MK:’ What is it about hats that drives your passion? Tell us a little about your story on how you started in millinery.
KH: I see hats as a kind of wearable sculpture and I’m driven by taking the creative freedom you find in that medium and applying it to millinery. My interest in hats probably stems back from my childhood. My mother was a hairdresser and I was always interested in dressing the head.
MK: What has been the highlight of your career?
KH: Being invited by Stephen Jones and the British Fashion Council to show at London Fashion Week as part of the Headonism initiative and being the first milliner ever chosen as a Selfridge’s Bright Young Thing, the store’s annual show-case for up and coming young designers.
Photography The Photo Emporium/ Selfridges/ Bright Young Things 2013
MK: What important lessons would you advise someone who is thinking of staring out their own business within the fashion industry?
KH: You need to be ready to work hard. I’m never not thinking about my business and it’s something you have to prepared for.
MK: What do you love most about your job?

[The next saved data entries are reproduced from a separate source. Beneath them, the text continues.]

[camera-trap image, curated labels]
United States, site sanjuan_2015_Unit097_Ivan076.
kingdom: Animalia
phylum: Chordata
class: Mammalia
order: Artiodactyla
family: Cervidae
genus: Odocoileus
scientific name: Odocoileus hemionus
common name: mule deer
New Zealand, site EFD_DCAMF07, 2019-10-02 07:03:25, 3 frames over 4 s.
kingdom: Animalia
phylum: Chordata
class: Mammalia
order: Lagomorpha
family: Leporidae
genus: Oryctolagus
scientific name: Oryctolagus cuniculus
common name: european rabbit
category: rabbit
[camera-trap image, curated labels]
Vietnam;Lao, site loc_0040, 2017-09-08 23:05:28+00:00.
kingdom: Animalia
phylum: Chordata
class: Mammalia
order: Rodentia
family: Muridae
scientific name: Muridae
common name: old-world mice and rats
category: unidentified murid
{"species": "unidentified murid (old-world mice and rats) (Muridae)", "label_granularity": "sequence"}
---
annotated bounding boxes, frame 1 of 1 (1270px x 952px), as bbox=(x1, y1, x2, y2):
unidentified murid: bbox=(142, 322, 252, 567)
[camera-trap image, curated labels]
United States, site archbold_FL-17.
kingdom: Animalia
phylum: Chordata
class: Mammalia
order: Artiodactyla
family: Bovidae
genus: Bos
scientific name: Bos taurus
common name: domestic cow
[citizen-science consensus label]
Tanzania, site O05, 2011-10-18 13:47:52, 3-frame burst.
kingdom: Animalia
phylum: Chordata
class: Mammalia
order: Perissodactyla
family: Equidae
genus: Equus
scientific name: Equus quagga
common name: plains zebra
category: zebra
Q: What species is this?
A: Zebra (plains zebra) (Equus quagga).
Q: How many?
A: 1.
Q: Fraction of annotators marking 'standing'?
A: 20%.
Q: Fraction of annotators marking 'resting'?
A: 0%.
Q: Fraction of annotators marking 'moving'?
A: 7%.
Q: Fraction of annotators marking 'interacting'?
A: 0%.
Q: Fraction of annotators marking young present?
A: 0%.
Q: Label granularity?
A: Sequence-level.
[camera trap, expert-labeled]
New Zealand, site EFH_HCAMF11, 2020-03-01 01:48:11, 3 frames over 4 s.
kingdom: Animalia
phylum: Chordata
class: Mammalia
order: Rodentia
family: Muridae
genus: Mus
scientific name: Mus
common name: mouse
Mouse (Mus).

KH: The creativity. Having the opportunity come up with new ways to create modern yet accessible headwear is something I never tire of.
MK: What has been most challenging?
KH: Never having a day off. It’s important to find time to recharge and that’s not always easy to do when running your own company.
MK: How has technology altered the way milliners work today? Talk us through the journey from idea to finished hat.
KH: Everything starts with sketching and mood boarding. I still keep physical mood boards but I’ve been finding Pinterest increasingly useful simply because of the amount I can store on a board. The tech part comes in when I want to realise a sketch into an actual piece. A lot of my stuff often requires some planning and design and the materials I use can’t always be cut by hand, so once I have a piece in mind I want to make, I then do a lot of work with programs like Adobe Illustrator.
MK: How do you choose the materials you work with? How important are natural materials to you personally?
KH: I’m driven by a desire to innovate with my choice of materials so I’ll use everything from new man-made materials, including perspex, foams and rubbers, and then mix them with more traditional and natural materials like felts, structured knits and even wood.
AW/15 Keely Hunter A FOURTH WORLD
MK: Tell us a little bit about your working environment. Do you have your own studio? Do you share with other creatives? How important is it to you to be part of a team?
KH: I mostly work on my own at the moment in a home studio but I bring in help when I need it, especially in the run up to fashion week.
MK: Do you have a mentor who guides you? How important is apprenticeship in millinery?
KH: I won’t be where I am today without having had some incredible teachers and mentors along the way. I worked for couture as well as fashion milliners and I assisted accessories designer Fred Butler for a few years. And obviously the support from Stephen Jones and the BFC I currently get as part of Headonism.
MK: What does success mean to you?
KH: For Keely Hunter Millinery to keep pushing the idea of what British Millinery can offer internationally.